#### Página

^^^^^^^^^^^^^^^^

O gosto pela pesquisa confrontada reacendeu-se e comecei a cruzar todos os arquivos marítimos e jornais em que me era facultado mexericar.
Manuel Nunes Guerra, natural de Ílhavo, nasceu a 7 de Fevereiro de 1896. Casado com a Senhora D. Irene Rigueira, sempre foi meu vizinho, de frente, na Rua Ferreira Gordo.
Obteve a cédula marítima nº 9435, na Capitania de Aveiro, em 20 de Outubro de 1910.
Depois de algumas viagens de que não conseguimos informação, o capitão Manuel Guerra, com 25 anos, já comandara o lugre Guerra II, nas campanhas de 1921, pilotado por José Russo Loureiro, como já referi, a de 23, por António Fernandes Matias, as de 26 e 27, por António Augusto Marques (Marcela), de 28, por António Fernandes Matias (Cajeira), de 29, por José Vaz Mano e de 30, por António Simões Picado.



Mesmo sem data certa, sem nome de navio, nem conhecimento da pessoa que acompanha o Capitão, a imagem é rica em pormenores marítimos de um antigo veleiro, em data anterior aos anos 40.
Porventura, em anos de crise, poderá não ter embarcado. Não há dados. Na campanha de 1934, comandara o lugre Maria Carlota. Ex-Estrela I, construído em 1918, no Canadá, tomou o nome de Maria Carlota, na campanha de 1927, e na de 1934, tornou-se propriedade de João Norberto Gonçalves Guerra.

Lugre Maria Carlota


Nas campanhas de 1935, 36, 37 e 38, comandou o lugre Infante, da praça do Porto, pilotado, respectivamente pelos ilhavenses Manuel Fernandes Matias (36) e João da Silva Peixe (37 e 38).

^^^^^^^^^^^^^^^^

#### Tarefas
- a) No texto sobre o capitão Manuel Nunes Guerra, em que data obteve ele a cédula marítima nº 9435?
- b) Prossegue o texto sobre o capitão Manuel Nunes Guerra a partir da última frase apresentada.

#### Material
^^^^^^^^^^^^^^^^

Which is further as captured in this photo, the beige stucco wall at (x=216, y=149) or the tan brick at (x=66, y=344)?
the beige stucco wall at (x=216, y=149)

^^^^^^^^^^^^^^^^

#### Respostas
- a) Em 20 de Outubro de 1910, na Capitania de Aveiro.

- b)
Sobre a campanha de 1938, encontrámos dados fornecidos pelo jornal O Ilhavense de 28 de Maio de 1938: – Quando na última terça-feira, à tarde, metia carburante, o lugre Infante, em Lisboa, para no dia seguinte iniciar a viagem para a pesca do bacalhau, devido a uma imprevidência de um daqueles trabalhadores daquele serviço, que, com uma vela acesa, pretendia ver se o depósito estava cheio, deu-se uma explosão a bordo do lugre, pertencente à Firma Transatlântica, do Porto, e comandado pelo Sr. Manuel Nunes Guerra, desta vila
Apesar de socorrido por rebocadores que andavam perto, parece que ficou impossibilitado de fazer, este ano, a sua viagem à pesca, tendo já os pescadores retirado para as suas terras.
Os prejuízos são elevadíssimos, mas estão cobertos pelo seguro. Felizmente que a explosão não atingiu os bidões de gasolina, que havia a bordo.

Na campanha de 39, o Sr. Capitão Guerra estreara (era sempre um prazer e uma honra) o lugre com motor Aviz, construído nesse mesmo ano por Manuel Maria Bolais Mónica, para a Companhia de Pesca Transatlântica, Lda., com praça no Porto. Comandou-o até 1947 (inclusive), mantendo sempre como seu imediato o ilhavense João da Silva Peixe.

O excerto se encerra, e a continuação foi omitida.